Spammers change distribution tactics
Criminals using new ways to avoid detection, warn experts
Internet criminals are changing the methods they use to send spam to businesses to remain undetected for longer, IT security experts have warned.
According to research by UK security firm BlackSpider Technologies, spammers are developing stealth distribution tactics to bombard businesses with email advertising, and are using computer viruses to build vast networks of compromised machines to do their work.
Instead of launching mass spam mailings from a few machines, the spammers are
trying to build vast ‘botnets’ of virus-infected computers. Each machine sends out smaller numbers of junk emails, to go undetected for longer.
BlackSpider recently detected one huge botnet comprising 150,000 machines that were spamming UK businesses with 50 million identical emails per day, unbeknown to the compromised computers’ users.
‘It works out at about 330 emails sent from each PC per day,’ said James Kay, chief technology officer at BlackSpider. ‘If we assume that many PC users are online for a working day, that means the spam emails are being distributed at a rate of 40 per hour.’
Analyst Forrester Research says that because these spam emails are distributed slowly, users are far less likely to experience performance issues with their computers and take action.
‘This is not just troublesome or bothersome, it is costing companies money,’ said Thomas Raschke, senior analyst at Forrester.

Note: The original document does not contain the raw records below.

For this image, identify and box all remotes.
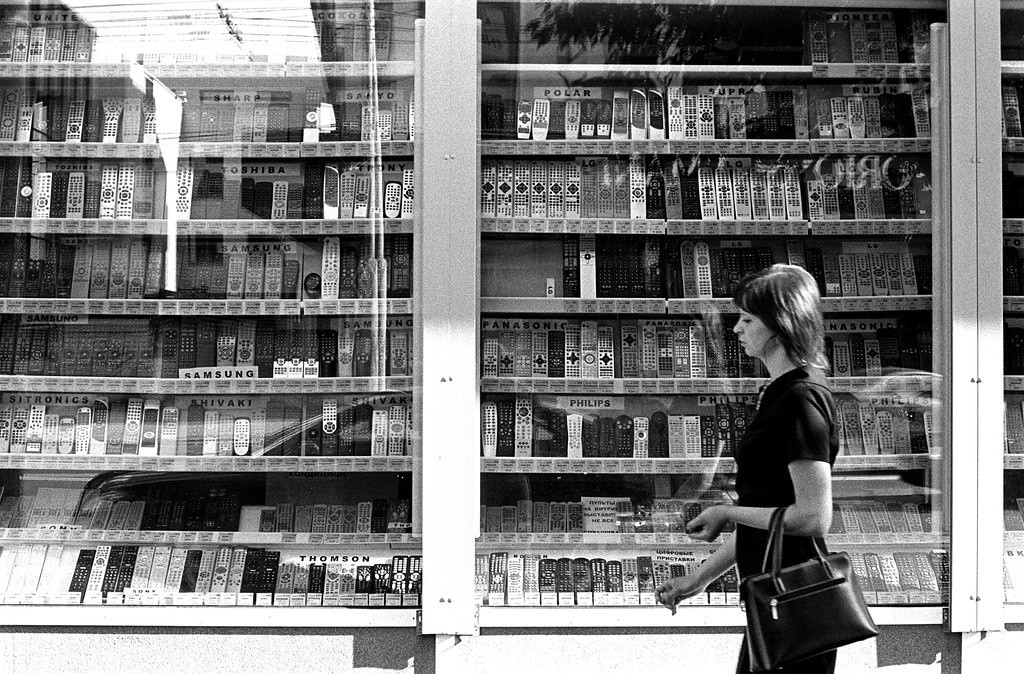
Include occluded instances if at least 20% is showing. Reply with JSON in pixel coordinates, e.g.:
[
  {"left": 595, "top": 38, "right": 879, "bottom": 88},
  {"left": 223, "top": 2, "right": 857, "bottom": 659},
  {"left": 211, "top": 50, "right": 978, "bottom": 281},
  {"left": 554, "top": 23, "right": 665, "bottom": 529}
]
[
  {"left": 0, "top": 18, "right": 423, "bottom": 604},
  {"left": 1001, "top": 85, "right": 1024, "bottom": 607},
  {"left": 476, "top": 15, "right": 955, "bottom": 611}
]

‘We are seeing a change in the threat vector. Criminals are trying to go under the radar, going into machines without being seen and then back out again.’

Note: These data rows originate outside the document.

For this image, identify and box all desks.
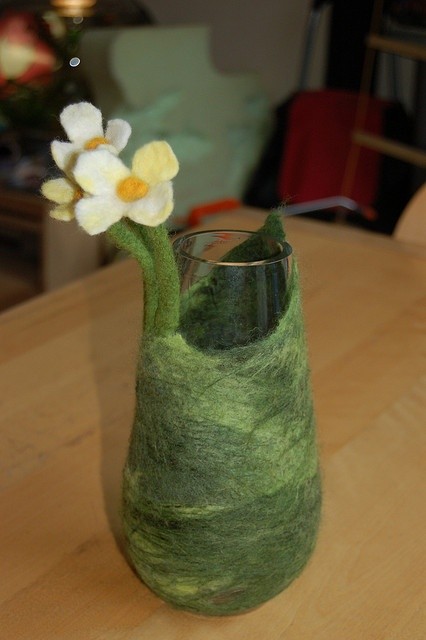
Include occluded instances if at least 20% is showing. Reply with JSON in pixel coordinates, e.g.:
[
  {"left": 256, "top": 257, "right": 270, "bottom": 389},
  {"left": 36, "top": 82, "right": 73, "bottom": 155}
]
[{"left": 1, "top": 208, "right": 425, "bottom": 640}]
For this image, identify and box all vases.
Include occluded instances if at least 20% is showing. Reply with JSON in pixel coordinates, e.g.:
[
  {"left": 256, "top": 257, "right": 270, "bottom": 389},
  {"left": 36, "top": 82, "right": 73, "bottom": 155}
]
[{"left": 121, "top": 228, "right": 322, "bottom": 619}]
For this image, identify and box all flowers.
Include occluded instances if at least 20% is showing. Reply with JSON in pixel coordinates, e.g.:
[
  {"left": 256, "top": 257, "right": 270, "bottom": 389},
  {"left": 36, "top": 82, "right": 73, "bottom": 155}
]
[{"left": 37, "top": 101, "right": 181, "bottom": 340}]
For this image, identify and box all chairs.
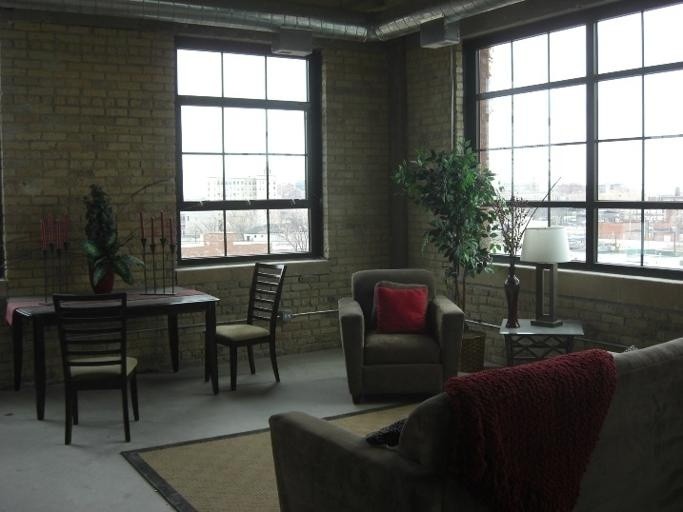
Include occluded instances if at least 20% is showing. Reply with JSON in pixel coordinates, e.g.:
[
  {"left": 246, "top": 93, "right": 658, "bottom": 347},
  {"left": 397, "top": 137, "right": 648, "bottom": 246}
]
[
  {"left": 48, "top": 293, "right": 140, "bottom": 445},
  {"left": 336, "top": 268, "right": 467, "bottom": 401},
  {"left": 205, "top": 262, "right": 288, "bottom": 390}
]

But detective constable Richard Billington, from the Metropolitan Police’s computer crime unit, says that although some criminals are adopting this new method, most spammers are not so sophisticated.
‘If criminals have only managed to build a small botnet and have to get lots of emails out in a short period of time, they will have to hammer the resources they have and they will get noticed,’ he said.
Billington says ‘bot herders’ that control the networks are also using infected machines to distribute viruses, to try to recruit more computers.